Он гладит меня по голове:
— Что же у тебя, умней меня знакомых нет, что ты меня об этом спрашиваешь?
Я не могу ему ответить правду, что я только с ним могу говорить на эти темы, и именно потому, что он не умен, не образован, что он трусоват, хамоват и, в конечном счете, — нечестен.
Он садится на стол, рядом со мной, как бы надо мной. Я кладу ему руки на колени и ощущаю их худобу.
— Тысячу лет им говорили: смиряйтесь! Терпите! И вот они — на всем пространстве — спят теперь, усыпленные этим тысячелетним прошлым, спят сном мамонтов.

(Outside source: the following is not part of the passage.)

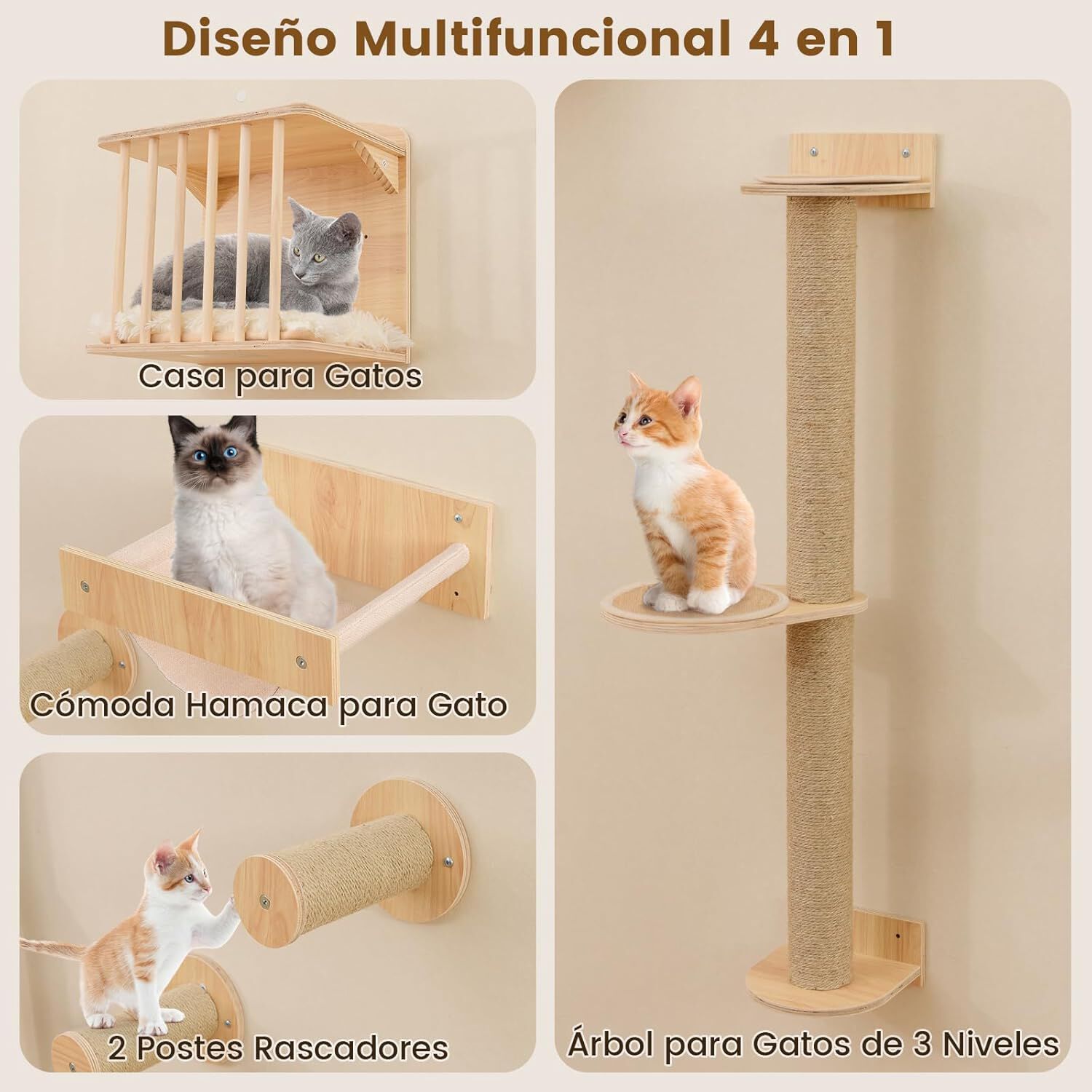 Diseño Multifuncional 4 en 1

Casa para Gatos

Cómoda Hamaca para Gato

2 Postes Rascadores

Árbol para Gatos de 3 Niveles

— У них индустриа… — и Володя вдруг зевает во весь рот, — …стриализация, очень интенсивная… сивная… ивная.
— И они не проснутся, не подымутся? — Он пожимает плечами.

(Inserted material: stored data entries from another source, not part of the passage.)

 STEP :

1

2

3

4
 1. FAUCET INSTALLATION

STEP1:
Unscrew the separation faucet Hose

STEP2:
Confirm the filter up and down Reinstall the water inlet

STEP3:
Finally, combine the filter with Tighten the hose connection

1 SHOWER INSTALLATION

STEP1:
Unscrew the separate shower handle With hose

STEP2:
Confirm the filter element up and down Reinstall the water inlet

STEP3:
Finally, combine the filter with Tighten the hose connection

— По человечеству это надо понять.
— Я не хочу «по человечеству», я хочу «по римскому праву».
Мы оба молчим. И вдруг я замечаю, что все кругом — молчат, словно ждут чего-то. Но ждать нечего, всё будет еще страшнее, еще темнее. Мы в самом деле не на станции, сидим и ждем пересадки, мы живем, мы живы, мы существуем.
Когда я ухожу, он говорит мне:
— Ты знаешь, я думаю, это все по двум причинам: требования железной эпохи и сознание собственной покинутости, — и тотчас же отворачивается, стыдясь того, что эти слова для меня могут прозвучать банальностью. В особенности «железная эпоха».

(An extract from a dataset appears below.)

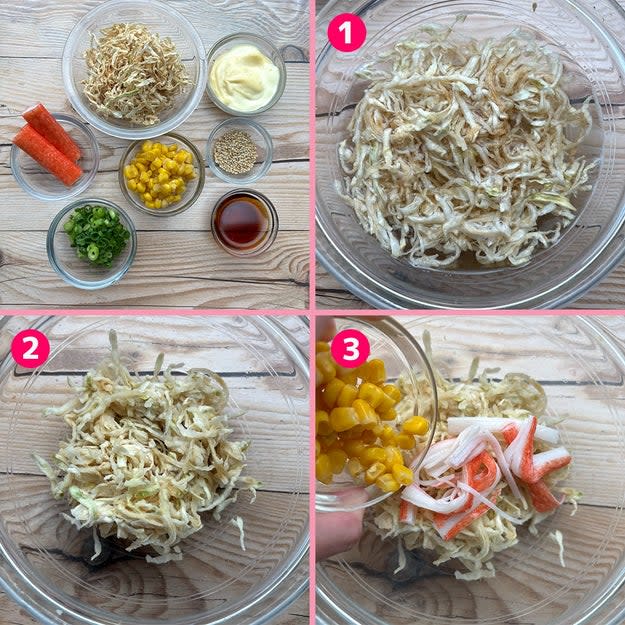 1

2

3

Володя и Мадлэн подзывают такси. Сильвио и Руфь медленно уходят в сторону Сены, они живут недалеко. Остальные двое спешат на ночной автобус. Я остаюсь на тротуаре со старшим Смирновым, который идет провожать меня. Он берет меня под руку, и мы молчим, шагая в ногу, не быстро, не медленно, молчим долго, молчим, как если бы оба были немы и слишком темно, чтобы объясняться знаками. Однажды я видела, как двое немых спешили договориться о чем-то в сумерках, ночь падала так стремительно, и они, видимо, боялись, что не успеют чего-то досказать друг другу. Это было на каком-то углу, и прохожие оборачивались на них. Мы молчали и шагали, и это молчание становилось чем-то совершенно для меня новым, удивительным, полным какого-то тяжелого и томительного значения. Знал ли он что-нибудь обо мне? Слышал ли что-нибудь, хотя бы в этот вечер? Наблюдал ли за мной те пять-шесть раз, что мы виделись с ним, расспрашивал ли кого-нибудь обо мне? Я ничего не знала. Но я чувствовала, что молчание это длится не потому, что ему не о чем говорить со мной и что он ищет тему и не находит, и мучается (а на следующий день встанет в памяти: провожал Тягину и не мог во всю дорогу найти, о чем с ней заговорить!). Нет, я знала, что ему, как и мне, легко наше молчание, что в этом молчании что-то происходит в нас обоих, какой-то странный устанавливается контакт взаимного узнавания, понимания и согласия. Все наоборот, все наоборот! Стоило развиваться и крепнуть человеческой речи, чтобы вернуться к молчанию и утешаться им!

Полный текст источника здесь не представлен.